▶ [Source material]:
Content starts
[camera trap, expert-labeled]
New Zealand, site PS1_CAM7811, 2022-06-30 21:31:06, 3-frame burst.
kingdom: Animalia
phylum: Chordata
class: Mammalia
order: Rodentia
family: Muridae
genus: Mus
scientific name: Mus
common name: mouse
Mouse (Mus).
Content ends
Content starts
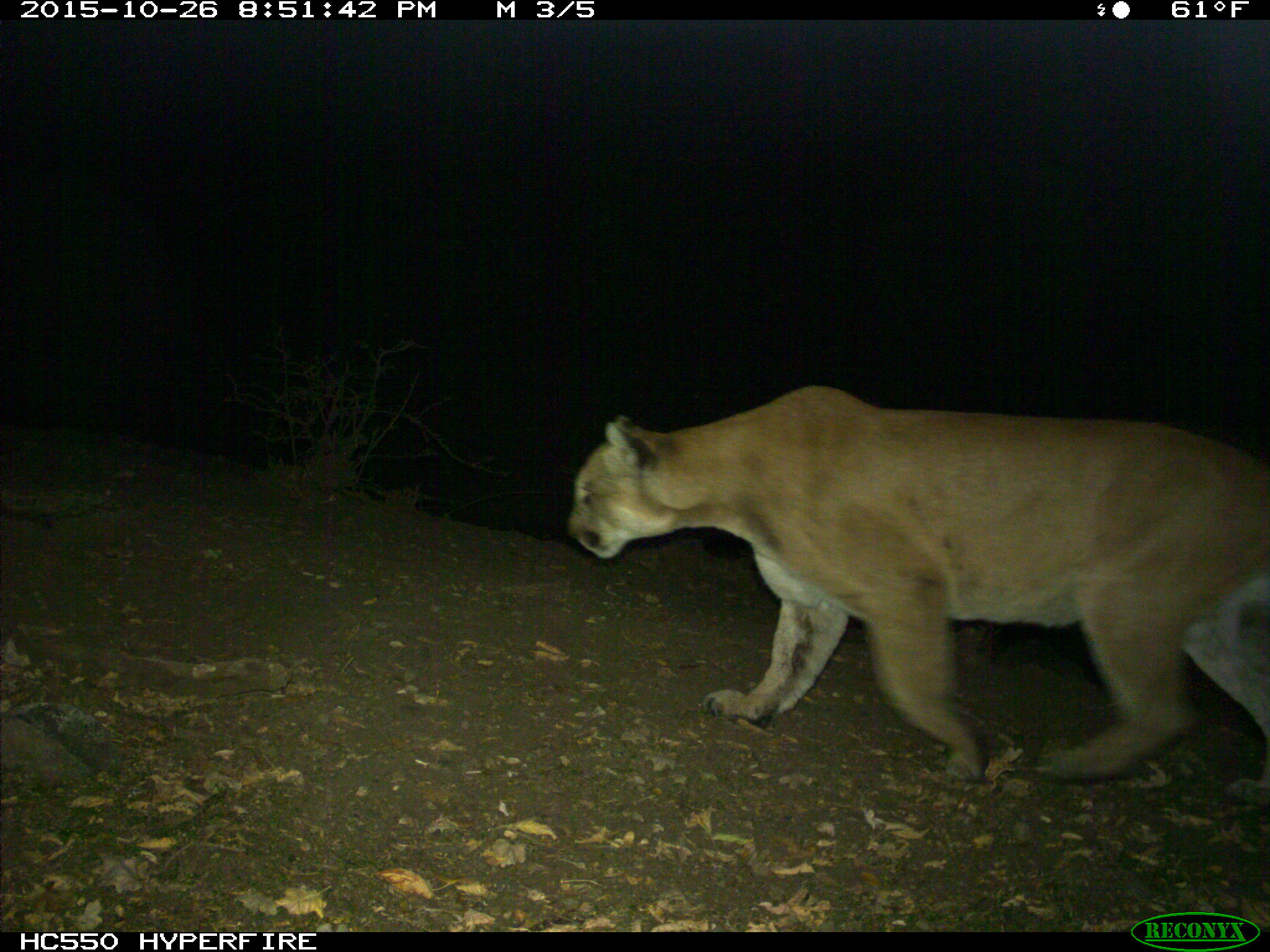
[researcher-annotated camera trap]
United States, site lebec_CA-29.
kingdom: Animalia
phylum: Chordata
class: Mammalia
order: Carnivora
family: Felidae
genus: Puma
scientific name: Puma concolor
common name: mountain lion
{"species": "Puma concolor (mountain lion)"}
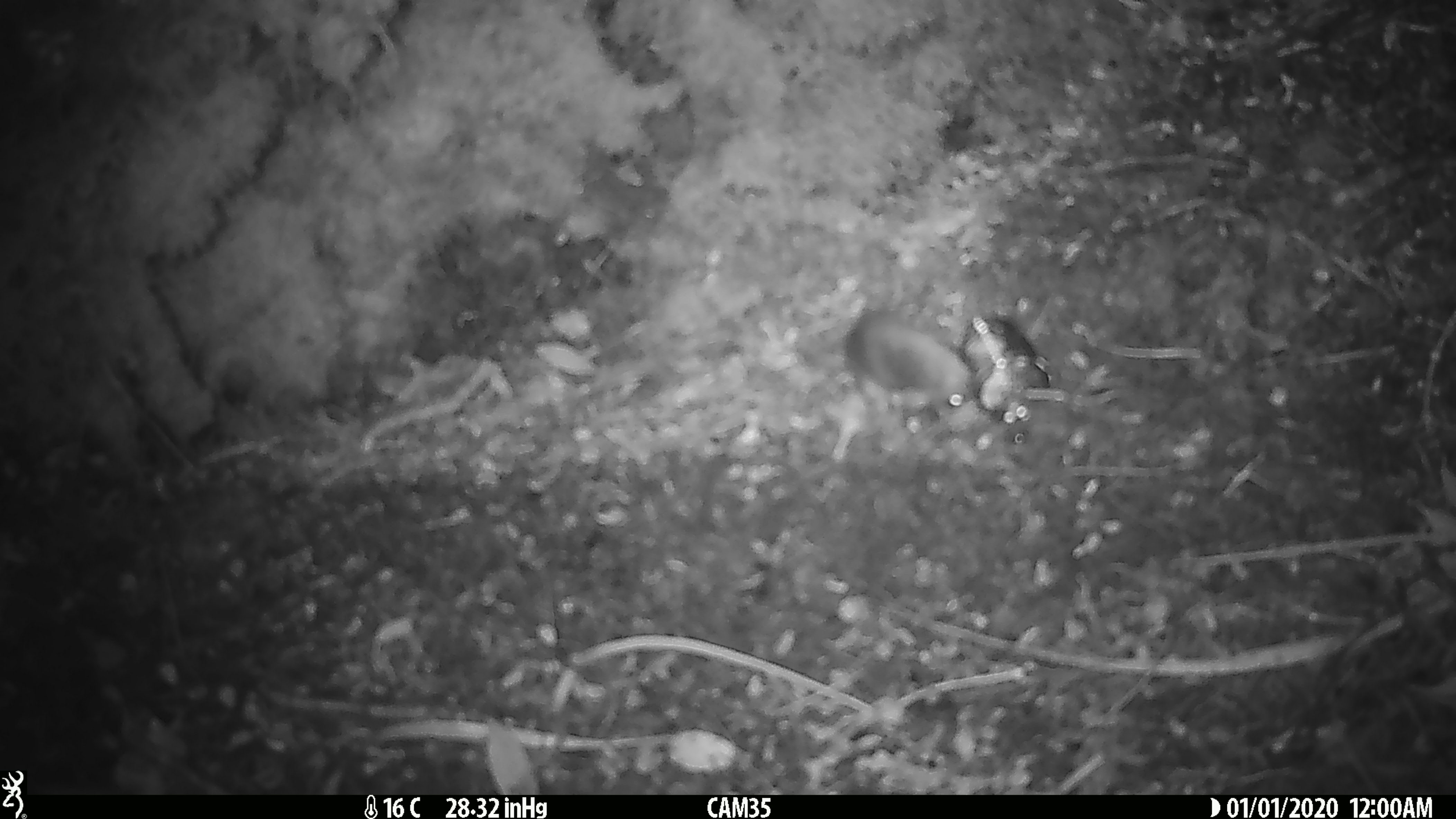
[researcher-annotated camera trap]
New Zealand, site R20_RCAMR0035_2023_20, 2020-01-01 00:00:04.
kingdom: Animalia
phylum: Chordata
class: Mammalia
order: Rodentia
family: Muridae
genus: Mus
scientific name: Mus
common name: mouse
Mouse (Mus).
Content ends
▶ [Aim of the exercise]:
Copy all lines from the data that hold the word "Zealand".

▶ [Exercise solution]:
New Zealand, site PS1_CAM7811, 2022-06-30 21:31:06, 3-frame burst.
New Zealand, site R20_RCAMR0035_2023_20, 2020-01-01 00:00:04.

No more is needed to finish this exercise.